Now he has turned to another opera house. For New York's new Metropolitan at the Lincoln Center, he is designing more than 75 costumes and 13 sets for its forthcoming production of Mozart's The Magic Flute. And when the Met opens in 1966, its facade will boast a brace of 30-ft. by 35-ft. murals, swarming with the turbulent will-o'-the-wisps of his own endless fantasy. From their vantage on the Met's grand tier, the over-two-story-high murals will glow through the glassed vaults to dominate a city vista more spacious than the Piazza San Marco in Venice.

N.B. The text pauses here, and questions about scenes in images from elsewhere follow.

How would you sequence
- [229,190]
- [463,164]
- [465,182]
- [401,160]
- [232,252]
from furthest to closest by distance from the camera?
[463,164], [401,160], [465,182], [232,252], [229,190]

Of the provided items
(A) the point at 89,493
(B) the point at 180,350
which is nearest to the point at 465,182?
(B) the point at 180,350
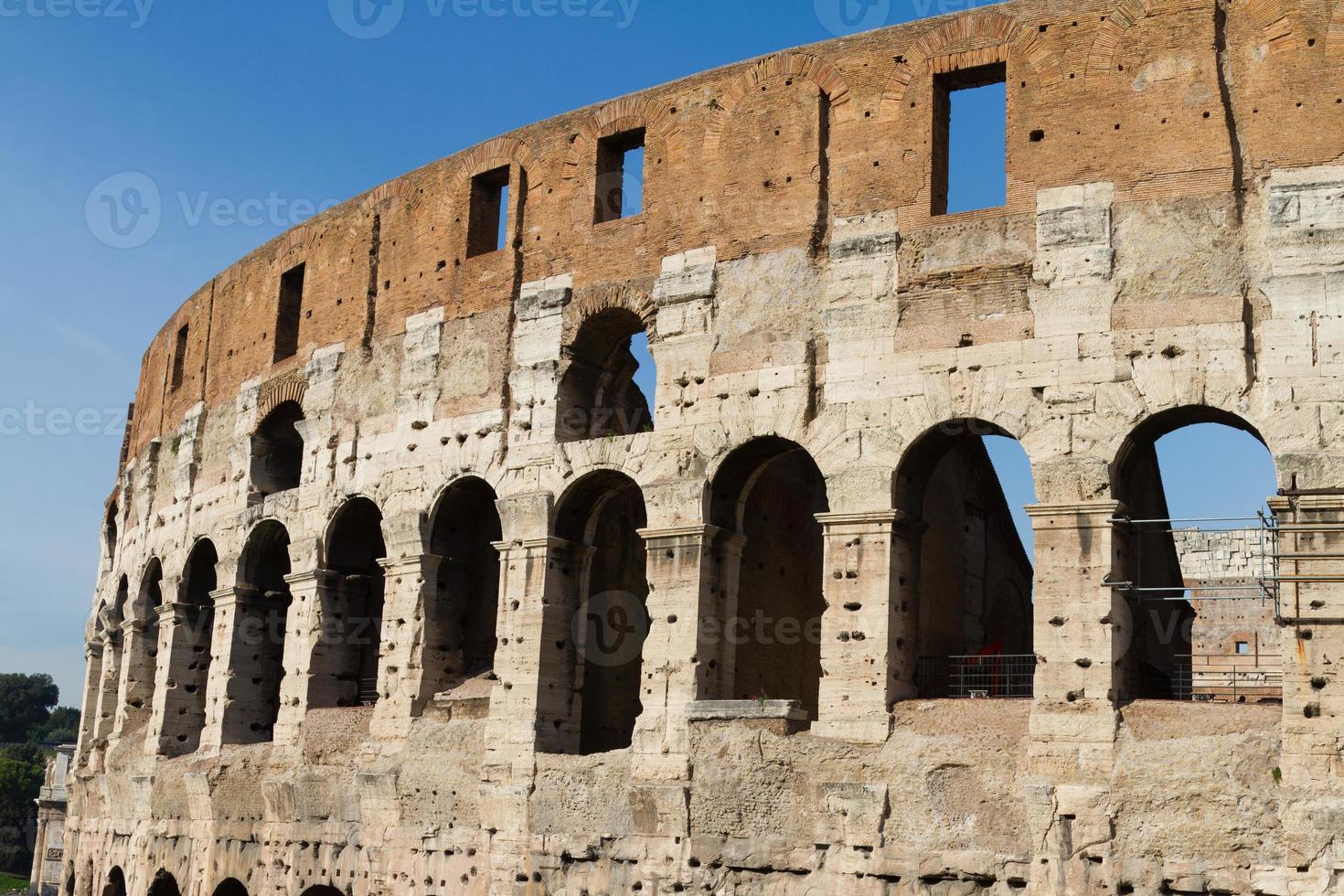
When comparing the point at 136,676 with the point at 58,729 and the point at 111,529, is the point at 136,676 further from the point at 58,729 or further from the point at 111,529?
the point at 58,729

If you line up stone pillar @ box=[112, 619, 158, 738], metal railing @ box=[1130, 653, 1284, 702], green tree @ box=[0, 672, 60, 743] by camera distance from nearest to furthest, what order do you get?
1. metal railing @ box=[1130, 653, 1284, 702]
2. stone pillar @ box=[112, 619, 158, 738]
3. green tree @ box=[0, 672, 60, 743]

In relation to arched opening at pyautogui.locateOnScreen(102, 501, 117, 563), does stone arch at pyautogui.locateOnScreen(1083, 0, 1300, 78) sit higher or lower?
higher

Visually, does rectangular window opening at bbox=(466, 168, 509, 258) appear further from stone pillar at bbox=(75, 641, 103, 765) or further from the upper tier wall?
stone pillar at bbox=(75, 641, 103, 765)

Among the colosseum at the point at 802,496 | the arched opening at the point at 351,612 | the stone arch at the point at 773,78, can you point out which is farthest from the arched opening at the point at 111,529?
the stone arch at the point at 773,78

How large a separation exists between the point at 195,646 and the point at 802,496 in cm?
868

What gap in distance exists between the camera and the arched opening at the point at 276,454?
62.2ft

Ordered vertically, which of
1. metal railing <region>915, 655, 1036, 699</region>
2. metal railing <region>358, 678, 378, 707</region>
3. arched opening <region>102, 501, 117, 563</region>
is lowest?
metal railing <region>358, 678, 378, 707</region>

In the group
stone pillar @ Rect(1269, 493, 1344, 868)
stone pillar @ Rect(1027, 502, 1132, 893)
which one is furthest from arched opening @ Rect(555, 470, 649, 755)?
stone pillar @ Rect(1269, 493, 1344, 868)

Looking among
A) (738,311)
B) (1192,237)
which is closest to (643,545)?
(738,311)

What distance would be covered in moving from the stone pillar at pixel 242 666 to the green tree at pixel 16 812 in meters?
38.2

Icons of Youth. Such magnificence is a far cry from the provincial Russian ghetto town of Vitebsk in which Chagall grew up, the eldest among eight sisters and one brother. To support the family, his father manhandled herring barrels for a livelihood. Life was harsh in Vitebsk, but he remembers his father, who changed his name from Segal to Chagal (Marc added the second l for euphony in French), as a good provider, a "simple heart, poetic and muted." Sheltered by the Jewish commandment against graven images, the young dreamer never saw so much as a drawing until, one day, he watched a schoolmate copying a magazine illustration. When he was ridiculed for his astonishment, "it roused a hyena in me," and he began copying and improvising from magazines.
The Russian icon with its blank-eyed stare and stiff frontal figures was, next to shop signs, the art he knew best. Those Eastern images lean away from pictorial realism toward symbolism, and he loved them, as he says, because they are both "magical and unreal."